- [EXERCISE AIM]:
Please change "camera" to "lens" in the data between the lines holding "Going from farthest" and "pixel 1365 354 →", inclusive, and give those lines again with nothing else altered. Leave the pictures out of your answer.

- [MATERIAL]:
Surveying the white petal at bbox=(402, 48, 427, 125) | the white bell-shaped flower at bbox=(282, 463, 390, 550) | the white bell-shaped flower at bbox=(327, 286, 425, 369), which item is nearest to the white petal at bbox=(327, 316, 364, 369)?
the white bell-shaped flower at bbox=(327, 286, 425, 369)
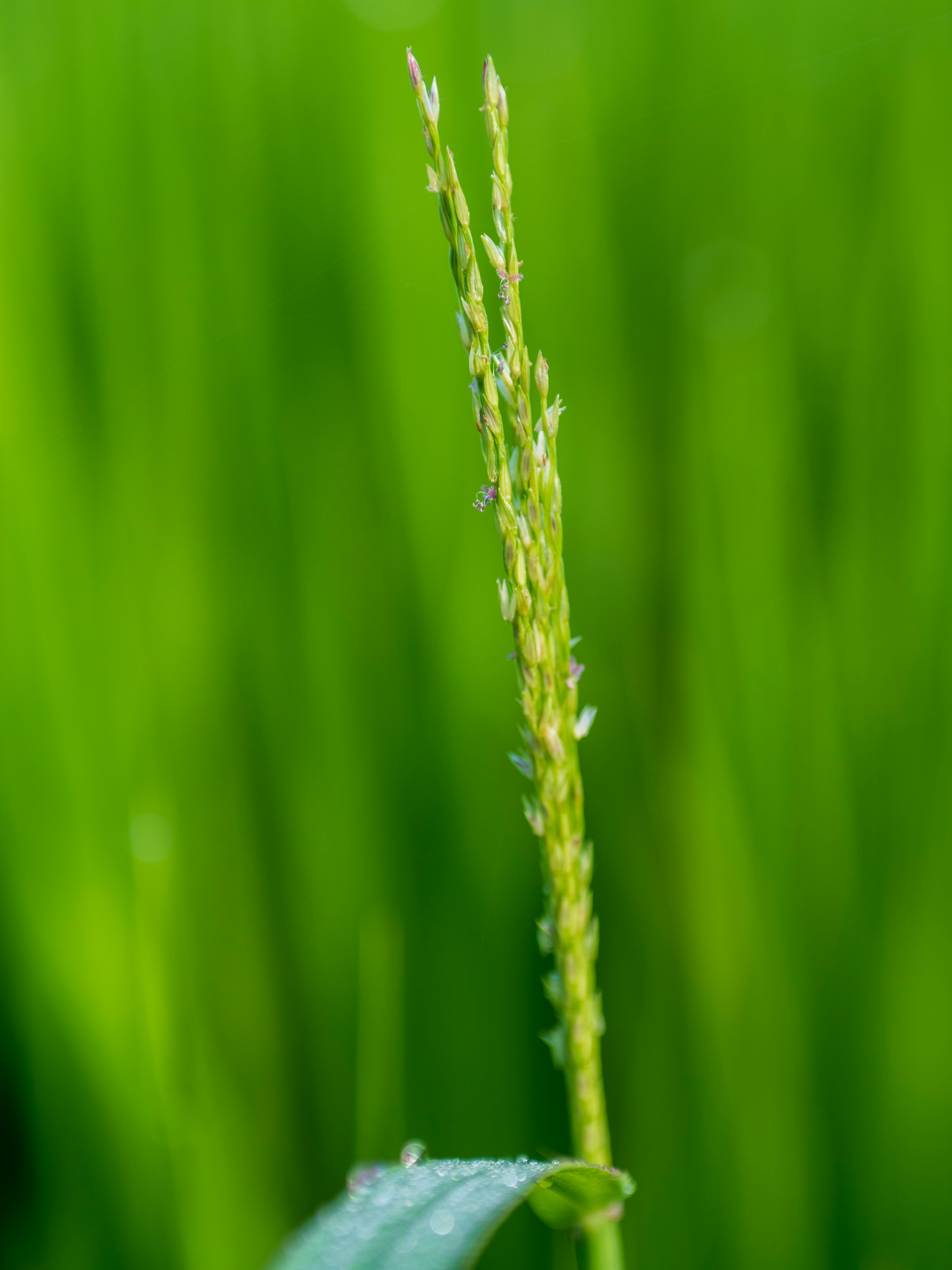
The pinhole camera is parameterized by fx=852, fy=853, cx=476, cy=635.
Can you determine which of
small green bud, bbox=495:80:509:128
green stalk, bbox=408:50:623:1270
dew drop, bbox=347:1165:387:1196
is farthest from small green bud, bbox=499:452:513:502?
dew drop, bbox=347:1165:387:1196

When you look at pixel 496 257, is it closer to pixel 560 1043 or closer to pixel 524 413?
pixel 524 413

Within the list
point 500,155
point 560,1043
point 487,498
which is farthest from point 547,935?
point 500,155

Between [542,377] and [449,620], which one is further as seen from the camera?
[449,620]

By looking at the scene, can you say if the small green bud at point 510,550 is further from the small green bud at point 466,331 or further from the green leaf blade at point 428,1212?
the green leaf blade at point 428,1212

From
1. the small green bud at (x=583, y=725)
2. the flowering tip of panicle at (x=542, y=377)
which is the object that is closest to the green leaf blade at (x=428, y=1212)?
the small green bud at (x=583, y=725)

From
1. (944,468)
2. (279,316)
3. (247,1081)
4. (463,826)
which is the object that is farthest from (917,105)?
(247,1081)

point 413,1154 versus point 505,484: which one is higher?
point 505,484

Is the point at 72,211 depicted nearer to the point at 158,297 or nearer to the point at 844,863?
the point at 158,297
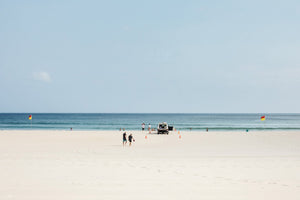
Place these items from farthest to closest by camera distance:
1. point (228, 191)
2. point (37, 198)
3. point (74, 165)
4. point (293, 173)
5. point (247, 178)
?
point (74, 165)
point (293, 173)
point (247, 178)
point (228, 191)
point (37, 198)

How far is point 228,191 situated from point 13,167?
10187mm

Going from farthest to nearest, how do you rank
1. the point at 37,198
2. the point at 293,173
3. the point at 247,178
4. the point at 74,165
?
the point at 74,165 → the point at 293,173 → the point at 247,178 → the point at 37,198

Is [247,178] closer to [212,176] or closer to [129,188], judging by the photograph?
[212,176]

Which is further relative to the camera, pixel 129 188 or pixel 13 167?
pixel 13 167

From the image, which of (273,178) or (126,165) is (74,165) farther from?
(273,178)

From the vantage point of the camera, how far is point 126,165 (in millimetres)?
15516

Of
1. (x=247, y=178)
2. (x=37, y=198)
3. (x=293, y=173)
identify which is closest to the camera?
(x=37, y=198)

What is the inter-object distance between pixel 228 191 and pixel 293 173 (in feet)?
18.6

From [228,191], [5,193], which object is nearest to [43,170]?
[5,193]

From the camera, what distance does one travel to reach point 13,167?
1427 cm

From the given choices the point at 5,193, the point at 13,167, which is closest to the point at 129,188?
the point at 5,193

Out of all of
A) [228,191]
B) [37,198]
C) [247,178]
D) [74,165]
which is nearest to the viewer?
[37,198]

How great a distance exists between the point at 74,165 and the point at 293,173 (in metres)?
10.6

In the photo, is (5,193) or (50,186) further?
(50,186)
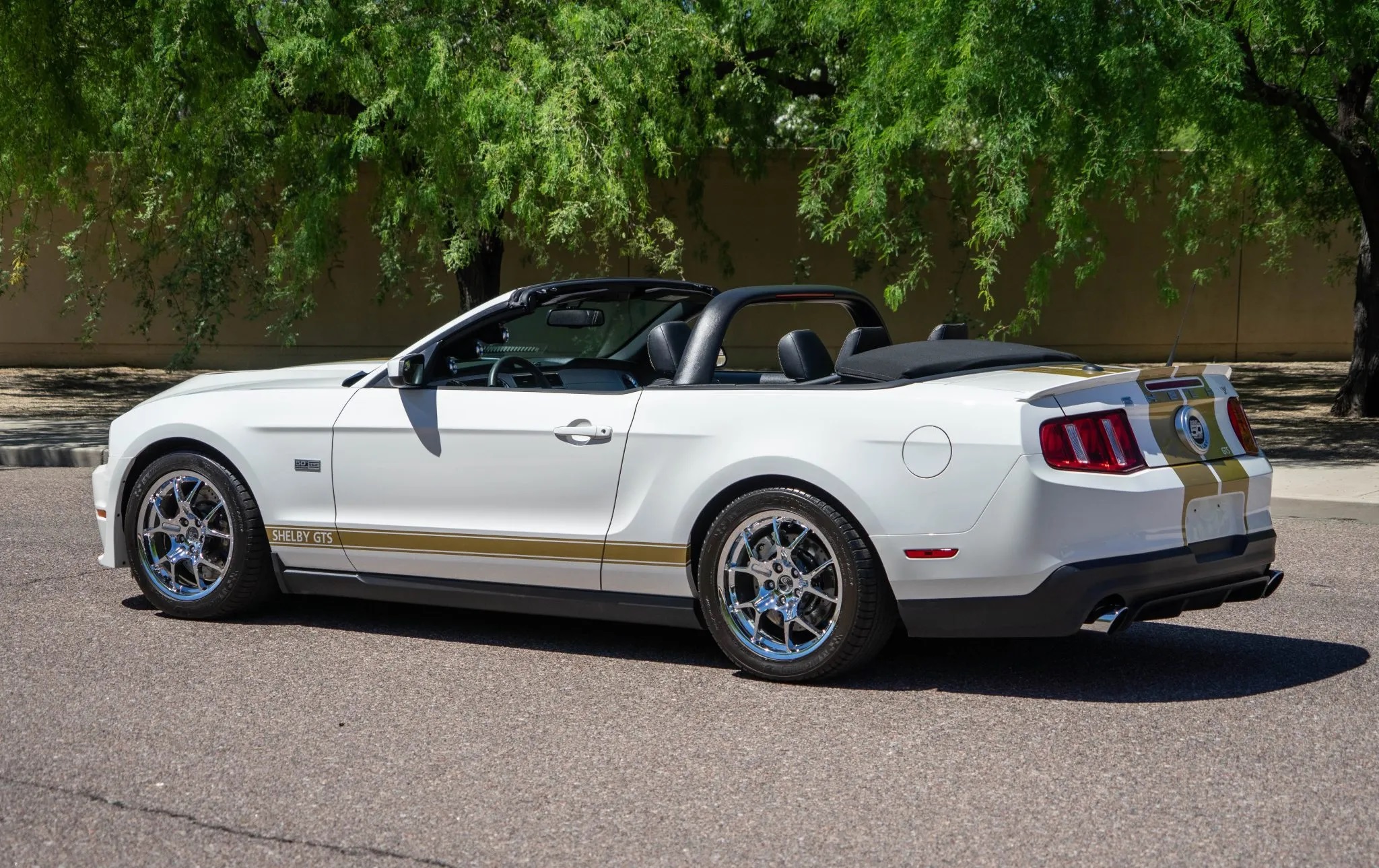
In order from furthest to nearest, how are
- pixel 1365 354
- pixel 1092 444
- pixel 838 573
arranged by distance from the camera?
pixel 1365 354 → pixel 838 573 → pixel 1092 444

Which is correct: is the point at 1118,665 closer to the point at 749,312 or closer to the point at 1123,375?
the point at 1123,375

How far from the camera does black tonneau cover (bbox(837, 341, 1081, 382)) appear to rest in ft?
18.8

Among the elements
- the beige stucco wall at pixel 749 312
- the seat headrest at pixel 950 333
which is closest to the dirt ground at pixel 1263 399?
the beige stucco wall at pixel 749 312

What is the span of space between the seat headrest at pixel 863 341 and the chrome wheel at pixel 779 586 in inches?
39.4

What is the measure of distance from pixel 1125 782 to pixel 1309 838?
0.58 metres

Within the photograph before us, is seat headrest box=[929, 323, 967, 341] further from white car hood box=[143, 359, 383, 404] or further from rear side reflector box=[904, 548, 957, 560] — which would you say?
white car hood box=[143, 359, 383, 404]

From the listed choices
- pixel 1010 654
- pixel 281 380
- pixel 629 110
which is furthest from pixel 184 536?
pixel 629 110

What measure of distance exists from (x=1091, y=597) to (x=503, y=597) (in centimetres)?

--

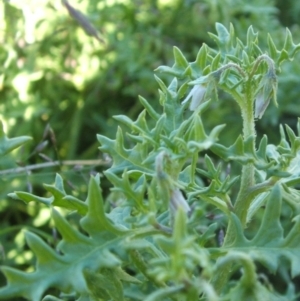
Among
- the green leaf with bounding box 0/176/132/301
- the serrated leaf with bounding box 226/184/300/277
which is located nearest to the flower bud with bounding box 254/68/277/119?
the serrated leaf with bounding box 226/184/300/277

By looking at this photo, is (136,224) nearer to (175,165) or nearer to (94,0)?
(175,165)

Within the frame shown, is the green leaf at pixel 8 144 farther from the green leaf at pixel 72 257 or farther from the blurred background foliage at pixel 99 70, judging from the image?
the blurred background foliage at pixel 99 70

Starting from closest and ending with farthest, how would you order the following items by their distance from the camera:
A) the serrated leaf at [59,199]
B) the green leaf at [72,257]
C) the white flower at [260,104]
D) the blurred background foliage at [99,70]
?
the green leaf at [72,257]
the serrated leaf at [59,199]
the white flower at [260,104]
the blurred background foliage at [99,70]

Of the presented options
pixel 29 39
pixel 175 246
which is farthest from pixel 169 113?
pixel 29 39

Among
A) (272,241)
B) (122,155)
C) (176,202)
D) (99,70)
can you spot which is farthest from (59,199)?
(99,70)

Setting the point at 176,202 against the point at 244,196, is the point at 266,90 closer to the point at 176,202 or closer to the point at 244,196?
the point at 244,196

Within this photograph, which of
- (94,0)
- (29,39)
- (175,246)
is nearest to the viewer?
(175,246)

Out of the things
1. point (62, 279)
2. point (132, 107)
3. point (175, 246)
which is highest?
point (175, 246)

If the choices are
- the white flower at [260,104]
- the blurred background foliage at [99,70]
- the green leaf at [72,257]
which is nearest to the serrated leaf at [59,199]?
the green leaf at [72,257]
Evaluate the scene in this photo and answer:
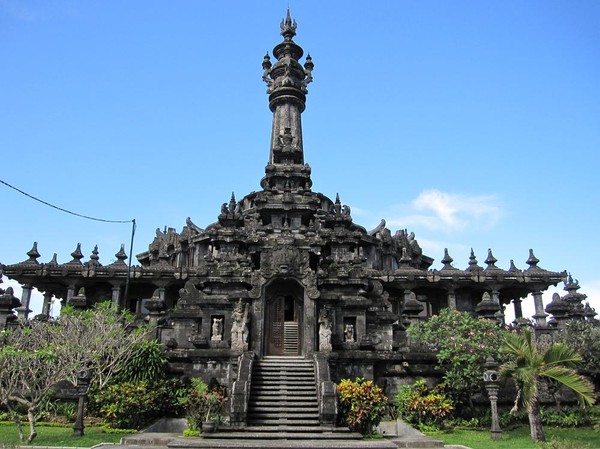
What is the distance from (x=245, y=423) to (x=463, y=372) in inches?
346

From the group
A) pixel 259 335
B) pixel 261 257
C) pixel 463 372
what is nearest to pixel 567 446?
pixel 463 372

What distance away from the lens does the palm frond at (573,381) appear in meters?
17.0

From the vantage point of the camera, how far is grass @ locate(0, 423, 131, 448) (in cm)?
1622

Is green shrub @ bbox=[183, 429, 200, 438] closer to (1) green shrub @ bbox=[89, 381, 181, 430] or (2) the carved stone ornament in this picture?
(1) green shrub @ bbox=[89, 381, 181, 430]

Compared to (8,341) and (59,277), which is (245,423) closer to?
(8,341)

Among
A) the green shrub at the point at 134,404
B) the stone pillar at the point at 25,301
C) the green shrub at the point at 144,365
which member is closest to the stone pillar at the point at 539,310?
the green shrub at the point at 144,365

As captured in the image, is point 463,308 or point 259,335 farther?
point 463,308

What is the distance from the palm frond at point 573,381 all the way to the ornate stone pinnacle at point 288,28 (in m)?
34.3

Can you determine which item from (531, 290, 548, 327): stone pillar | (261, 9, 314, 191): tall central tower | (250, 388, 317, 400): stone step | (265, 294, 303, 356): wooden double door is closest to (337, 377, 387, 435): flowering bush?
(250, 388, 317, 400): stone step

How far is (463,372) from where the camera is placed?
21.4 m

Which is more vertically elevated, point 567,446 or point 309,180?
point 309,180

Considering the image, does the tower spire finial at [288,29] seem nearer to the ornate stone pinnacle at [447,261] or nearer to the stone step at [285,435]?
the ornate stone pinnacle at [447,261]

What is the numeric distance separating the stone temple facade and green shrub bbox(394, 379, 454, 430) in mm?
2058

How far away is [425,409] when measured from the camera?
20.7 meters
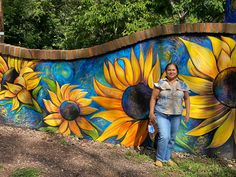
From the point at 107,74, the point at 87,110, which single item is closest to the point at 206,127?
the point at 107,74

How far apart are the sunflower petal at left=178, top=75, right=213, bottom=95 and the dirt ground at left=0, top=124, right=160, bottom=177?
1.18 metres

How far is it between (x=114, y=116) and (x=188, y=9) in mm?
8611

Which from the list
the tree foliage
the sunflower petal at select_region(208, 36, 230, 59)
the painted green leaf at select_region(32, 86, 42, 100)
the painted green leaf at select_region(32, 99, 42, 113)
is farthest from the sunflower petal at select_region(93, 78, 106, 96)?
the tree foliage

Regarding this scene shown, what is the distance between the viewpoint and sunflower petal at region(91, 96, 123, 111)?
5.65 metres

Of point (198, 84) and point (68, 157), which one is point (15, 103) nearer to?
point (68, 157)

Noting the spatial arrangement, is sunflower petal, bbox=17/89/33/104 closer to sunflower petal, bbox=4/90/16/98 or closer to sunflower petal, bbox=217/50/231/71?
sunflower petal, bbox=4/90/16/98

- [TASK OUTPUT]:
Going from farthest to nearest, how do you rank
1. the point at 37,198
2. the point at 293,173
3. the point at 247,178
4. the point at 74,165
?
the point at 74,165 → the point at 293,173 → the point at 247,178 → the point at 37,198

Is [247,178] closer to [212,176] or closer to [129,188], judging by the photograph?
[212,176]

Which is further relative to the lens, pixel 129 188 or pixel 13 167?
pixel 13 167

From the image, which of (273,178) or (126,165) is (74,165) farther from?
(273,178)

From the vantage point of the lens, how far is point 126,165 (in millimetres)?
15516

Of
1. (x=247, y=178)
2. (x=37, y=198)
3. (x=293, y=173)
identify which is closest to the lens?
(x=37, y=198)

What is the inter-object distance between pixel 228 191 and pixel 293 173 (in feet)?
18.6

From [228,191], [5,193], which object is nearest to [43,170]?
[5,193]

From the lens, what distance does one travel to reach point 13,167?
1427 cm

From the given choices the point at 5,193, the point at 13,167, which is closest to the point at 129,188?
the point at 5,193

Out of all of
A) [228,191]
B) [37,198]
C) [247,178]
D) [74,165]
which is nearest to the viewer?
[37,198]

How great a distance exists between the point at 74,165 and the point at 293,173 (in metres)?
10.6

In the photo, is (5,193) or (50,186) further?
(50,186)
In order from furthest to nearest, how are
- pixel 1365 354
- pixel 1092 444
- pixel 838 573
arranged by distance from the lens?
pixel 1365 354 → pixel 838 573 → pixel 1092 444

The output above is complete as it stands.